Abstract

Enhanced Differentiation to Mesendodermal and Ectodermal Lineages using Nanofibrous Scaffolds

Maricela Maldonado, Student, University of California-Riverside

The differentiation of induced pluripotent stem cells (iPSCs) to target cell types holds a promising potential for applications in regenerative medicine and tissue engineering. Traditionally, the formation of embryoid bodies has been used to enhance differentiation of stem cells, but the efficiency remains a major limitation. Considering significant effects of microenvironments on stem cell differentiation, a tightly controllable scaffolding may provide a means to maximize the differentiation efficiency while minimizing heterogeneous differentiation.
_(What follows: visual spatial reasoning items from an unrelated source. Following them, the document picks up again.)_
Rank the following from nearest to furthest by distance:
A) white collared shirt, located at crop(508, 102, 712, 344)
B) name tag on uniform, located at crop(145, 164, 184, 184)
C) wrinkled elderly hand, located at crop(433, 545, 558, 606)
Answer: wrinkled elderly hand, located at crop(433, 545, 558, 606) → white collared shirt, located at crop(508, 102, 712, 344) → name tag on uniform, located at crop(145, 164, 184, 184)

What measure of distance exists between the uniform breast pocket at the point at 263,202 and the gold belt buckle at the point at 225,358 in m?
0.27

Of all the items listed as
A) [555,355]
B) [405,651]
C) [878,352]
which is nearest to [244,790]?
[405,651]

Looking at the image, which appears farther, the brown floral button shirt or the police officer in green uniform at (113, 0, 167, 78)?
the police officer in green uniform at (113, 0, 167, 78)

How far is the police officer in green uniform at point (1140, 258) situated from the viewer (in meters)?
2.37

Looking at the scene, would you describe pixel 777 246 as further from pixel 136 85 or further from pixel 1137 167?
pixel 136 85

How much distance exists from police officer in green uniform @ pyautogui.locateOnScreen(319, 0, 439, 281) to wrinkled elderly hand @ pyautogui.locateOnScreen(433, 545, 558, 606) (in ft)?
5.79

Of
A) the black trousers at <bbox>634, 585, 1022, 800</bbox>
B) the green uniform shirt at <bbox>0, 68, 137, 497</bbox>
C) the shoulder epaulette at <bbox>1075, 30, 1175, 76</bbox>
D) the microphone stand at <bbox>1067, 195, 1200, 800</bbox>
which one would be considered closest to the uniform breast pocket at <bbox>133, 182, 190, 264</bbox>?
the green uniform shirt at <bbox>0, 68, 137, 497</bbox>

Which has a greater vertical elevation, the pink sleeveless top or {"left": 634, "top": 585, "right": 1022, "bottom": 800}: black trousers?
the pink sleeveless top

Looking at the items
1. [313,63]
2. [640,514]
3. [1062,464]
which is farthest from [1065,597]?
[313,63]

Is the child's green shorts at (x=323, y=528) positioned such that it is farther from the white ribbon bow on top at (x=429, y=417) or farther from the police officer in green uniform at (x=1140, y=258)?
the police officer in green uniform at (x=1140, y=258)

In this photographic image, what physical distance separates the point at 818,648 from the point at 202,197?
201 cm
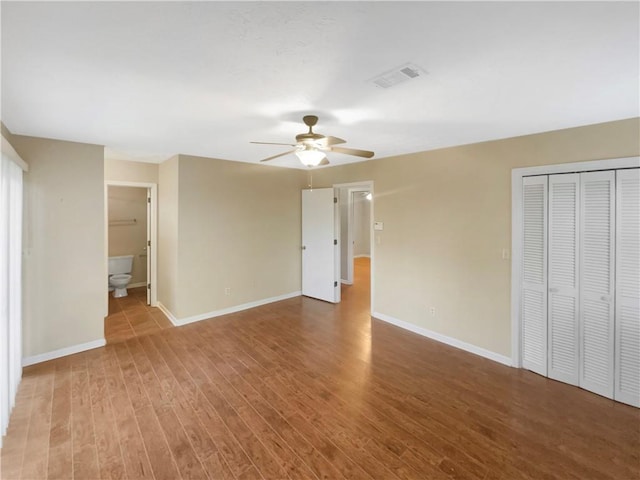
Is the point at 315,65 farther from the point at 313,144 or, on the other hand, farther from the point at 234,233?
the point at 234,233

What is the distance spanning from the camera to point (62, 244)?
3.34m

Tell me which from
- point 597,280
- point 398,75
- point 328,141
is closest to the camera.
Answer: point 398,75

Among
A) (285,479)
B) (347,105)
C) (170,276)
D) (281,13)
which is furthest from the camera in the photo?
(170,276)

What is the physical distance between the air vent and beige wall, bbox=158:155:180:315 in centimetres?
329

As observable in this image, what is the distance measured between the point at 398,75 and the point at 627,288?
2707 mm

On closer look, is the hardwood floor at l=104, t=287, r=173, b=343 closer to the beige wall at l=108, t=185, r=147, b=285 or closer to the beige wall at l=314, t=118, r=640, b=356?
the beige wall at l=108, t=185, r=147, b=285

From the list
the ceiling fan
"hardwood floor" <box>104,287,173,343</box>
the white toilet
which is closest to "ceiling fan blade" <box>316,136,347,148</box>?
the ceiling fan

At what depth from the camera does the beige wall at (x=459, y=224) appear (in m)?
2.88

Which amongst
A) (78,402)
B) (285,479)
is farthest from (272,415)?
(78,402)

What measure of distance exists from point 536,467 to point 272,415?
1871 millimetres

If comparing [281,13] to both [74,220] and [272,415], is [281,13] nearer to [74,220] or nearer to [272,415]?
[272,415]

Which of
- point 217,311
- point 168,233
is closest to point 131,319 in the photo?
point 217,311

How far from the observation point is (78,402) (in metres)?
2.55

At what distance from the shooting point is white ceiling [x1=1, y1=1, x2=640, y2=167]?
1256 millimetres
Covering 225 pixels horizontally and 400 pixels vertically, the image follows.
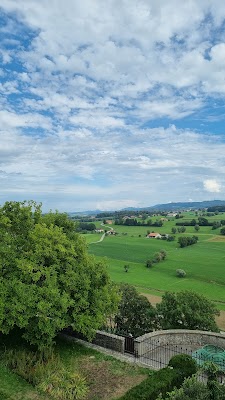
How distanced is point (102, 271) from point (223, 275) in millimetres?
54055

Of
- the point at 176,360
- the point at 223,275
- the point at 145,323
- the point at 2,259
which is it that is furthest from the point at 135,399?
the point at 223,275

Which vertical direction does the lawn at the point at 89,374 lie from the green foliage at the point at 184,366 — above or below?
below

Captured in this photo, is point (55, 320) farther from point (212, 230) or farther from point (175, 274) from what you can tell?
point (212, 230)

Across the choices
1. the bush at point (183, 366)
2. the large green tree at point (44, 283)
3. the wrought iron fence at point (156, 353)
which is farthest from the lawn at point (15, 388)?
the wrought iron fence at point (156, 353)

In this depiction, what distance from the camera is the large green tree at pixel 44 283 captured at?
17.6 metres

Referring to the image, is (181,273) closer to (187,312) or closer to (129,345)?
(187,312)

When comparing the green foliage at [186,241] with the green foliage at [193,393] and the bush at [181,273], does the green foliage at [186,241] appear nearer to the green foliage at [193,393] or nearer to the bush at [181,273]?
the bush at [181,273]

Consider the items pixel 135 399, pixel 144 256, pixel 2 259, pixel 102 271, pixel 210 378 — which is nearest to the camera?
pixel 210 378

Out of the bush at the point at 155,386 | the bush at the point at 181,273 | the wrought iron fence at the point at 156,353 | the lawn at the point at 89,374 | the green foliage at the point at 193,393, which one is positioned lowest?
the bush at the point at 181,273

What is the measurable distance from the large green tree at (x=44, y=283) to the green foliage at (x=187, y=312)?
7.36 m

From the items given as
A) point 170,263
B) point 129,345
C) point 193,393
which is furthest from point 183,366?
point 170,263

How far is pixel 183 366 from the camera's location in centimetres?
1509

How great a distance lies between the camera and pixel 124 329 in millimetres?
30438

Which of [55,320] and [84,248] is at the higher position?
[84,248]
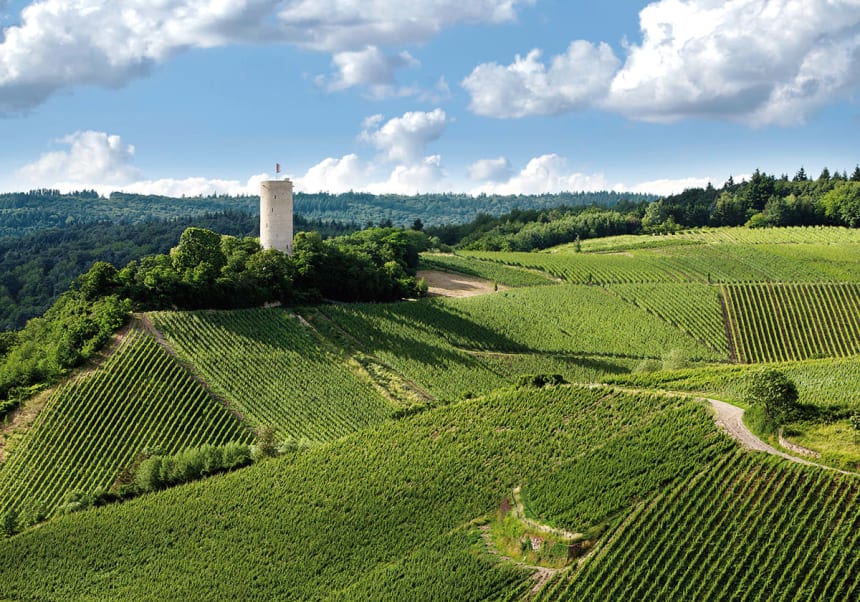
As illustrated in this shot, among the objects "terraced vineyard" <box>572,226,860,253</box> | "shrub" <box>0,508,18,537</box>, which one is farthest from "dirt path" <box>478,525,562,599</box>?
"terraced vineyard" <box>572,226,860,253</box>

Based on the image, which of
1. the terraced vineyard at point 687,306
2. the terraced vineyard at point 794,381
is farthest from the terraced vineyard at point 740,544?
the terraced vineyard at point 687,306

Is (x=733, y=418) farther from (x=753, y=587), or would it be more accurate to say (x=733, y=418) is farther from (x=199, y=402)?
(x=199, y=402)

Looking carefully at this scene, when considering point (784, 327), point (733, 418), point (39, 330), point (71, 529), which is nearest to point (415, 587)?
point (733, 418)

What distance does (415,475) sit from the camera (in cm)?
4331

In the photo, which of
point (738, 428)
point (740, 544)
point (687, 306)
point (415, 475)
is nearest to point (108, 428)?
point (415, 475)

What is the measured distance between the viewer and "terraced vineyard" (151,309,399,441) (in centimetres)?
5359

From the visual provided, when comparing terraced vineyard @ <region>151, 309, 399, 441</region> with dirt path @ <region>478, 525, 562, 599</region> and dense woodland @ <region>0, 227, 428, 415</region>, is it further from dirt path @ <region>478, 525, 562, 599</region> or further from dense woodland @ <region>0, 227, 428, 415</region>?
dirt path @ <region>478, 525, 562, 599</region>

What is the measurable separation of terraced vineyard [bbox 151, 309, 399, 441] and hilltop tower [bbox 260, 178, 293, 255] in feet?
33.2

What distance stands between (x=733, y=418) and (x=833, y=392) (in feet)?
25.5

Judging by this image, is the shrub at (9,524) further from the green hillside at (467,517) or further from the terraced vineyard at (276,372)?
the terraced vineyard at (276,372)

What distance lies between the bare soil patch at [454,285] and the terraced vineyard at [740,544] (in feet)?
169

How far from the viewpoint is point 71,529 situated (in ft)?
145

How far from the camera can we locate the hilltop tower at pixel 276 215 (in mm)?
74875

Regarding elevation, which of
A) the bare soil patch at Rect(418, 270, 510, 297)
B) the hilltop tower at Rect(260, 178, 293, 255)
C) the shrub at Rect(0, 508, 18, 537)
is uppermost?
the hilltop tower at Rect(260, 178, 293, 255)
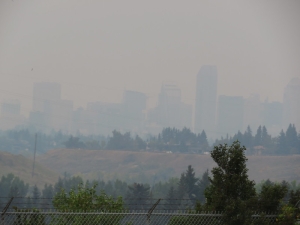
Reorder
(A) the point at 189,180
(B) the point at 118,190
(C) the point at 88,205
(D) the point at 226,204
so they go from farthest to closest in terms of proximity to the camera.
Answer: (B) the point at 118,190
(A) the point at 189,180
(C) the point at 88,205
(D) the point at 226,204

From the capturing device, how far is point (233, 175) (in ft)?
46.9

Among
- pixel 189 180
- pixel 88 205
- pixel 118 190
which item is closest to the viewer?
pixel 88 205

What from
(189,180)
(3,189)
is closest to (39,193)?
(3,189)

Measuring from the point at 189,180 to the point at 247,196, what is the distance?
470 ft

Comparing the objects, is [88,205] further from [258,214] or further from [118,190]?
[118,190]

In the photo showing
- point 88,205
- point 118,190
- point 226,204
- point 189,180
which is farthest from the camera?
point 118,190

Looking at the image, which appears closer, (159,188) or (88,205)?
(88,205)

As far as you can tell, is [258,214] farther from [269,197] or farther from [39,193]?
[39,193]

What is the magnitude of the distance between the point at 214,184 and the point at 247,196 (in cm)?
94

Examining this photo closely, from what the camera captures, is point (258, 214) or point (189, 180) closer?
point (258, 214)

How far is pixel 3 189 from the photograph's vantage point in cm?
19475

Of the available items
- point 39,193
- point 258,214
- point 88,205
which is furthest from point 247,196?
point 39,193

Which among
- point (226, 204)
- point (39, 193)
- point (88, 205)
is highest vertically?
point (226, 204)

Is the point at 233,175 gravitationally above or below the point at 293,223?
above
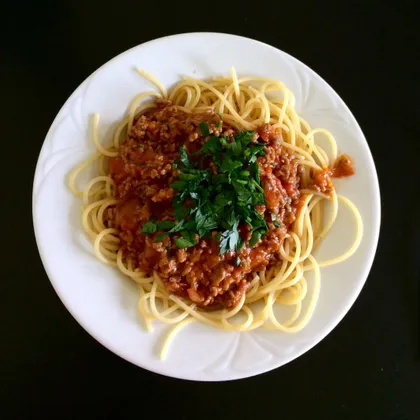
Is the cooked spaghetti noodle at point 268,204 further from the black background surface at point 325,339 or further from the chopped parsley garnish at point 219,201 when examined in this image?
the black background surface at point 325,339

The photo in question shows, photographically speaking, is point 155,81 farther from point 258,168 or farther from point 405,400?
point 405,400

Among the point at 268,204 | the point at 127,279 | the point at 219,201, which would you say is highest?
the point at 268,204

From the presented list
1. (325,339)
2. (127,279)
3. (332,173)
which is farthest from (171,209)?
(325,339)

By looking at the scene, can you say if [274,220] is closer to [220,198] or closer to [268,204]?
[268,204]

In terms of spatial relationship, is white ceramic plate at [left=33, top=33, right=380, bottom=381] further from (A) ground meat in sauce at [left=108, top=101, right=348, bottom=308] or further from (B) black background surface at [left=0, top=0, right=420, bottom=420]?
(B) black background surface at [left=0, top=0, right=420, bottom=420]

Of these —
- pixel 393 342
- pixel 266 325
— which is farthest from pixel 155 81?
pixel 393 342

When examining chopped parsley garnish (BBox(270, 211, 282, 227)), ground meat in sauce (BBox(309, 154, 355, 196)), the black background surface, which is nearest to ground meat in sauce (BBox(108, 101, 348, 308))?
chopped parsley garnish (BBox(270, 211, 282, 227))
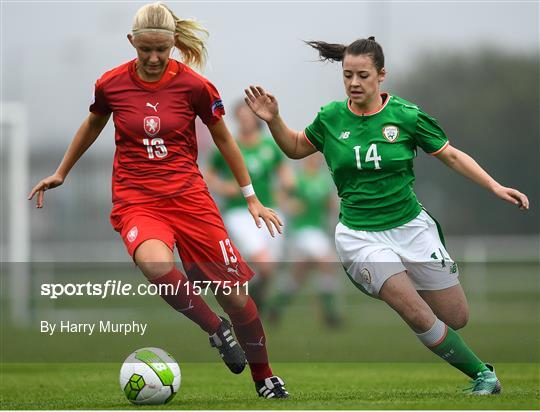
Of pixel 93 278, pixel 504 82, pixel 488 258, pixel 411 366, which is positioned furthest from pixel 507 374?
pixel 504 82

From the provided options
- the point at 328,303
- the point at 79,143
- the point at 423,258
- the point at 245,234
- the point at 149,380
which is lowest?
the point at 328,303

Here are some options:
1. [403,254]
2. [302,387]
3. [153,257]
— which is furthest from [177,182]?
[302,387]

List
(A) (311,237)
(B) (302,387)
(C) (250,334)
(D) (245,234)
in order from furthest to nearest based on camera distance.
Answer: (A) (311,237)
(D) (245,234)
(B) (302,387)
(C) (250,334)

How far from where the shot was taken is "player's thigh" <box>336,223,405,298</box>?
6945 mm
In this study, electrospun nanofibrous scaffolds with varied mechanical properties, which were characterized by nanoindentation, were used to differentiate human iPSCs to mesendodermal or ectodermal lineages using a series of growth factor/cytokine stimulation. During pre-culture of the iPSCs using mTESR media, a flat, two-dimensional colony morphology was observed on stiffer scaffolds accompanied by enhanced proliferation. In contrast, a round, three-dimensional colony morphology was observed for iPSCs cultured on softer scaffolds with retarded self-renewal. After pre-culture, cells were subjected to a defined differentiation media containing specific growth factors for either mesendodermal or ectodermal lineages. Following differentiation, gene expression was analyzed using real time PCR and protein expression using immunocytochemistry for mesendodermal or ectodermal lineage markers. For mesendodermal differentiation, the expression of mesendodermal markers was positively correlated to increasing stiffness. In contrast, the expression of ectodermal markers was inversely correlated to increasing stiffness. These results offer promising solutions to enhance the efficiency of iPSC differentiation towards mesendodermal and ectodermal lineages, for further differentiation towards downstream target cell types.